Aklına Dolunay geldiğinde içindeki sıkıntı kalbine doğru akmaya başladı. Dahası böyle hiçbir şey yapmadan beklemek de bedenini yormaya başlamıştı. Ona kendini nasıl affettirecekti?
"Dayı? "
Bilge'nin sesiyle dikkati dağılan adam kollarını, hızlıca kucağına oturan küçük kıza sardı. Kahverengi iri gözleri uyku mahmurluğuyla kısılan çocuk başını dayısının yapılı göğsüne yasladıktan sonra esnemişti. İyiden iyiye uykusu gelen kızın sürekli gözleri kapanıyor ancak dayısı yanında olmadan uyumak da istemiyordu.

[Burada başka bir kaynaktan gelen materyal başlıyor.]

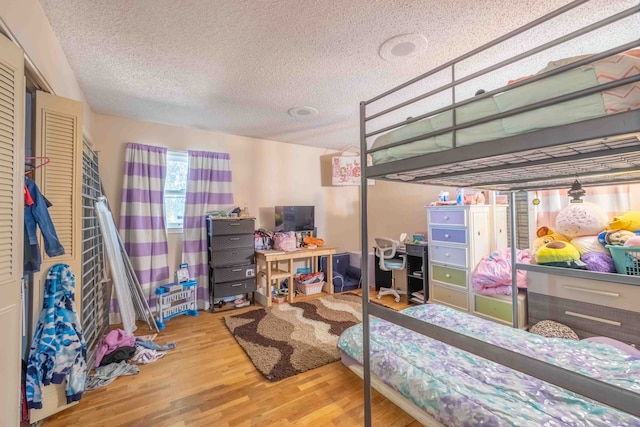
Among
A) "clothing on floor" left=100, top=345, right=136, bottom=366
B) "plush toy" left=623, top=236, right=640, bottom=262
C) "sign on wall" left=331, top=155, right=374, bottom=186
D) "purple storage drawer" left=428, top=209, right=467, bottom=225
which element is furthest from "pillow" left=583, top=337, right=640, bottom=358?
"clothing on floor" left=100, top=345, right=136, bottom=366

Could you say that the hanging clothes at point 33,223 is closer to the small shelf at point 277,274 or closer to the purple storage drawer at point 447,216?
the small shelf at point 277,274

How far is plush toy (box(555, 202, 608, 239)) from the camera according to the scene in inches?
90.2

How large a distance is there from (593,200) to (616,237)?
2.09 feet

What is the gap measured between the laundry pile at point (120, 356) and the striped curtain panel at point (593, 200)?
157 inches

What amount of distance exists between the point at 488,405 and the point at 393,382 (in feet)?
1.72

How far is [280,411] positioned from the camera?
1676 millimetres

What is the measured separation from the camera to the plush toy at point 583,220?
7.52ft

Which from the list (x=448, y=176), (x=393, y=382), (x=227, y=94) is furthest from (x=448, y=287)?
(x=227, y=94)

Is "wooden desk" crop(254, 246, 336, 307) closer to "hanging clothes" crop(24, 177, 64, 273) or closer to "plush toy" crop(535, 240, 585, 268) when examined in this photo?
"hanging clothes" crop(24, 177, 64, 273)

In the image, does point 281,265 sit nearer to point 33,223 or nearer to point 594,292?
point 33,223

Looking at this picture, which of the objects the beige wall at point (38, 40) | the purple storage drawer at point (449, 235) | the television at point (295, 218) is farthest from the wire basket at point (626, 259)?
the beige wall at point (38, 40)

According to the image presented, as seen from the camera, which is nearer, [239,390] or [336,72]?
[239,390]

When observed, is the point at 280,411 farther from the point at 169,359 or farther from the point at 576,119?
the point at 576,119

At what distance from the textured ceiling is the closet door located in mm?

" Senin uyku saatin çoktan geçmedi mi güzelim? "
Bilge çelimsizce omuz silkeledi, kollarını dayısının beline sarmaya çalışmıştı.
" Geçti. Ama uyumak istemedim. Sen bir şeyler söylersen uyurum belki dayıcığım. "
Alparslan onun çıplak kollarını elleriyle sarmalayıp kızı bedenine doğru çekti. Örgülü uzun saçları şimdi adamın iri ve nasırlı ellerinin üzerine dökülmüştü.
Alparslan yavaşça gülümseyip bacaklarını biraz daha topladı ve kızın rahat etmesini sağladı.
" Bugün ne söyleyeyim peki küçük hanım? "
" Bilmem ki. "
Sert bir rüzgar bedenini okşamaya başladığında kızın hasta olabileceği düşüncesine karşılık balkonun açık olan tek camını da yavaşça doğrularak kapattı. Hakkari gibi bir yerde soğuktan söz etmek, sahilde kumdan bahsetmek kadar normaldi ama Alparslan ilk defa bu soğuktan etkilenmemişti. Annesi ve kız kardeşinin arkasından çevirdiği oyunlar yeterince canını yakıyordu zira.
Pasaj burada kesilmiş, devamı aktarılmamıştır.